Monologue
dramatique adapté et mis en scène par Michel Abécassis
d'après les romans de Roddy Doyle, avec Olwen Fouéré.
En partenariat avec le Centre Culturel Irlandais, Michel
Abécassis, fondateur et directeur de Théâtre
de l'Eveil, qui s'attache notamment à un théâtre social
et politique traitant des difficultés de l'être, a adapté deux
romans d'un auteur irlandais, Roddy Doyle,
qui traitent du fait de société devenu une préoccupation de
santé publique qu'est la violence conjugale.
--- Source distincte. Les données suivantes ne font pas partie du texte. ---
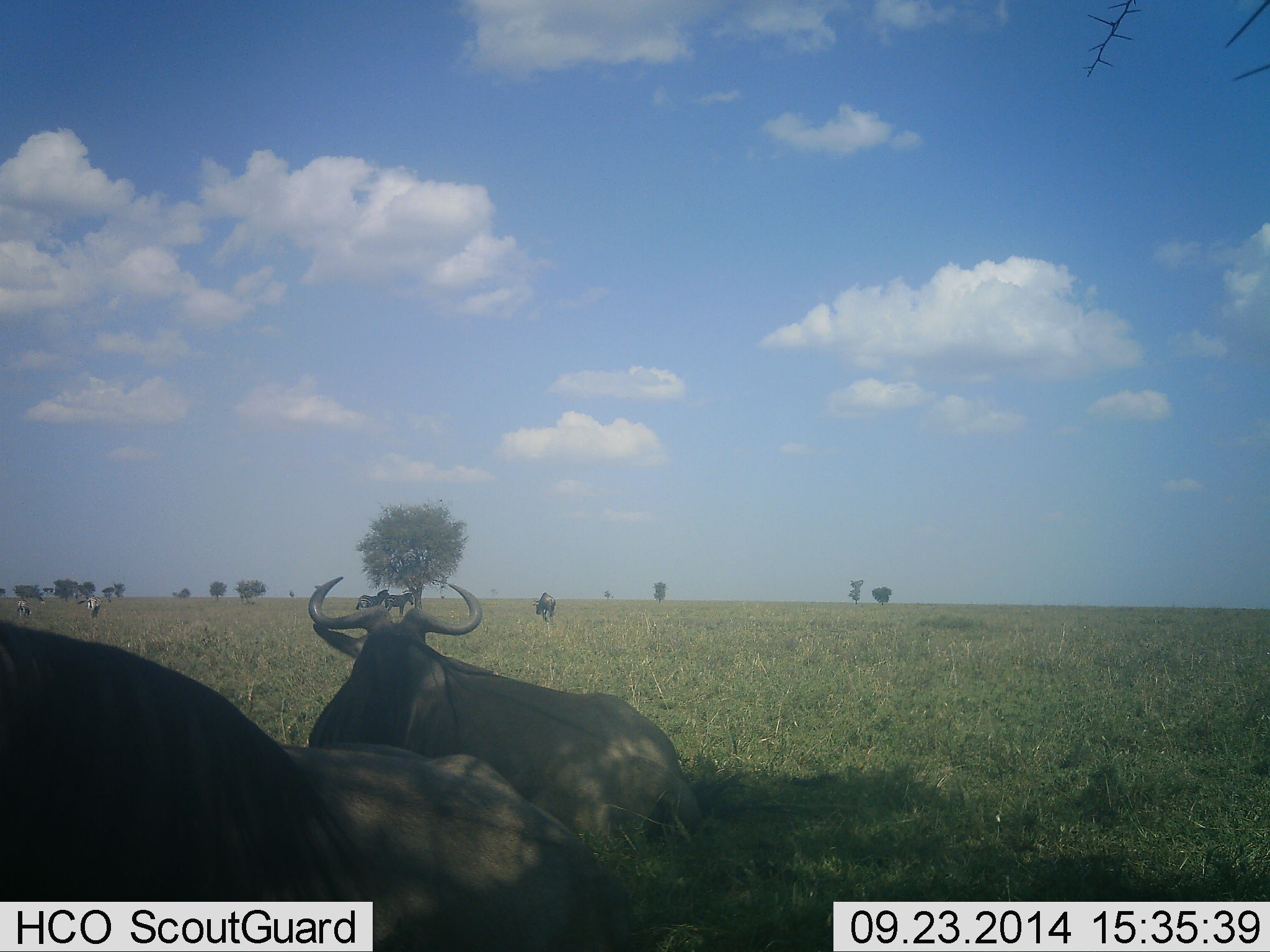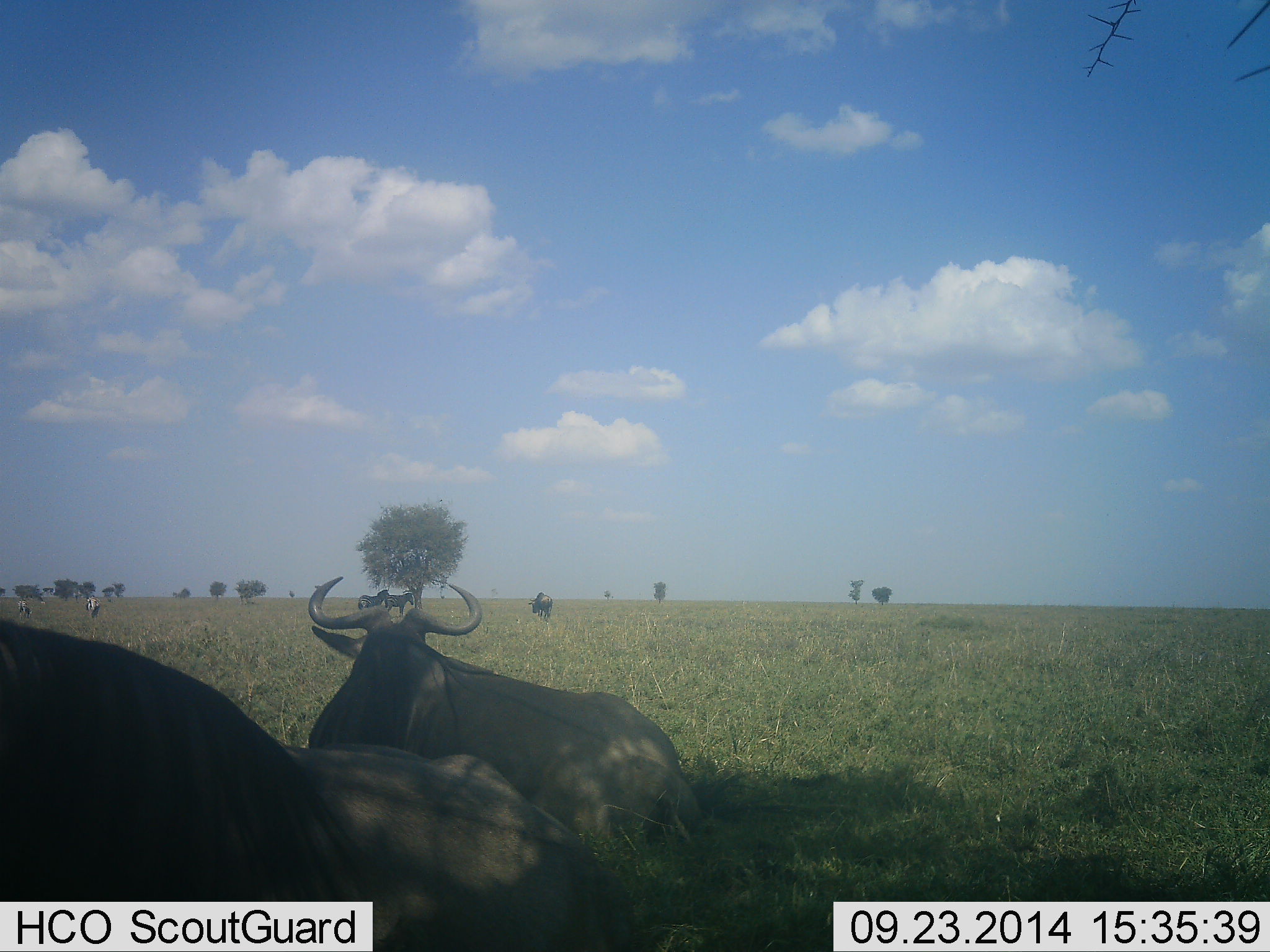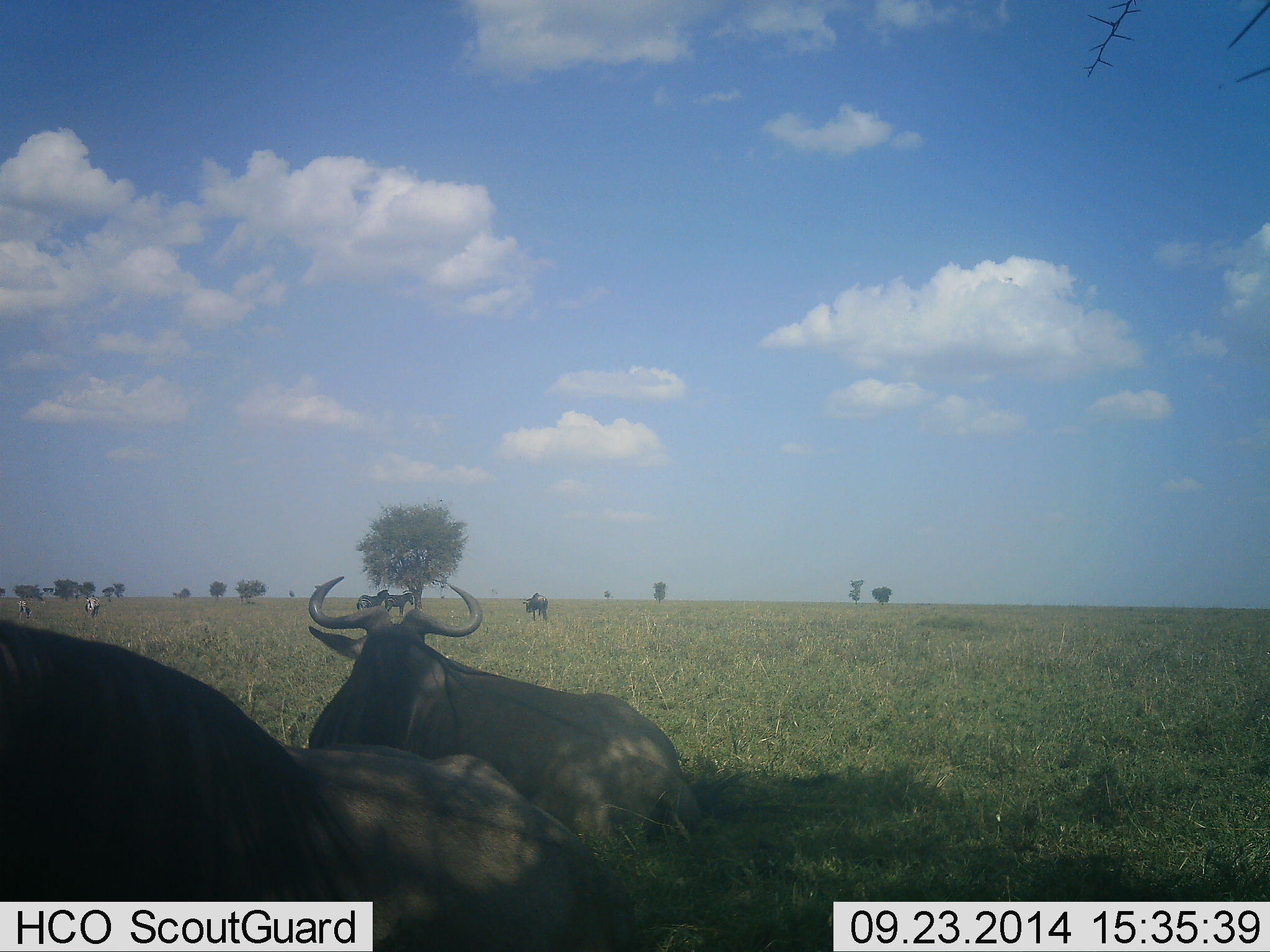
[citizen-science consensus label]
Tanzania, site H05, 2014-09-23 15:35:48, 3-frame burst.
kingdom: Animalia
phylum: Chordata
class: Mammalia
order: Artiodactyla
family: Bovidae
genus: Connochaetes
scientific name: Connochaetes taurinus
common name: blue wildebeest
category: wildebeest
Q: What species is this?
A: Wildebeest (blue wildebeest) (Connochaetes taurinus).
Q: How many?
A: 3.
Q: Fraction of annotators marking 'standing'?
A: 14%.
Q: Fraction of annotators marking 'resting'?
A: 100%.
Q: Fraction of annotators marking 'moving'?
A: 48%.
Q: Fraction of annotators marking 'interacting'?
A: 0%.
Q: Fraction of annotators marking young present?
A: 0%.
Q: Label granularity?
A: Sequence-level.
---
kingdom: Animalia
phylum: Chordata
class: Mammalia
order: Perissodactyla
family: Equidae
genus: Equus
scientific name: Equus quagga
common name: plains zebra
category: zebra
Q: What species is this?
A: Zebra (plains zebra) (Equus quagga).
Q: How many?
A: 4.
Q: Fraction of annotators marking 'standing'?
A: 100%.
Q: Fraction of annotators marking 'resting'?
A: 0%.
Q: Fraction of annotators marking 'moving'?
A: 0%.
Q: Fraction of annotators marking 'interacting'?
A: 0%.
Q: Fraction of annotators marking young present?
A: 0%.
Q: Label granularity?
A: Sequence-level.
"Paula Spencer, la femme qui se
cognait dans les portes" aborde de manière humaine, intelligente
et essentielle, sans verser dans le reality show, le plaidoyer
ou le didactisme, toute la problématique de la maltraitance
des femmes, de l'acceptation des victimes au déni des tiers,
au travers non pas d'un cas, un cas parmi tant d'autres, mais
d'une vie.
Celle de Paula Spencer qui a vécu de longues années de sévices,
a sombré dans l'alcool, a négligé ses enfants, ce qui compte
cependant le plus pour elle, avant le sursaut ultime. Plus de
dix ans après, si le corps a tant bien que mal résisté, l'âme
est à jamais meurtrie et la vie volée pèse encore lourd sur
un avenir incertain. Mais l'étincelle est encore vivace et,
lucide, elle s'accroche encore à deux mains à cette "putain
de vie".
Dans une scénographie particulièrement réussie
de Jean-Guy Lecat reposant sur des
jeux de lumière qui sculptent la scène plongée
dans le noir, organisent les épisodes narratifs en élargissant
progressivement l'espace de jeu en corrélation avec l'autonomie
retrouvée de la conscience de soi et mettent en exergue
les phases de catharsis du personnage, la direction de Michel
Abécassis, ressortit de celle de "The Irish
whisperer" et canalise la fougue rageuse largement perceptible
d'une comédienne fascinante, exceptionnelle, tripale,
qui donne à ce personnage une présence, une corporéité
et une voix éblouissantes.
L'interprétation de Olwen Fouéré,
crinière blonce, morphologie nerveuse de chat, voix éraillée
à accent gaélique, relève de l'incarnation.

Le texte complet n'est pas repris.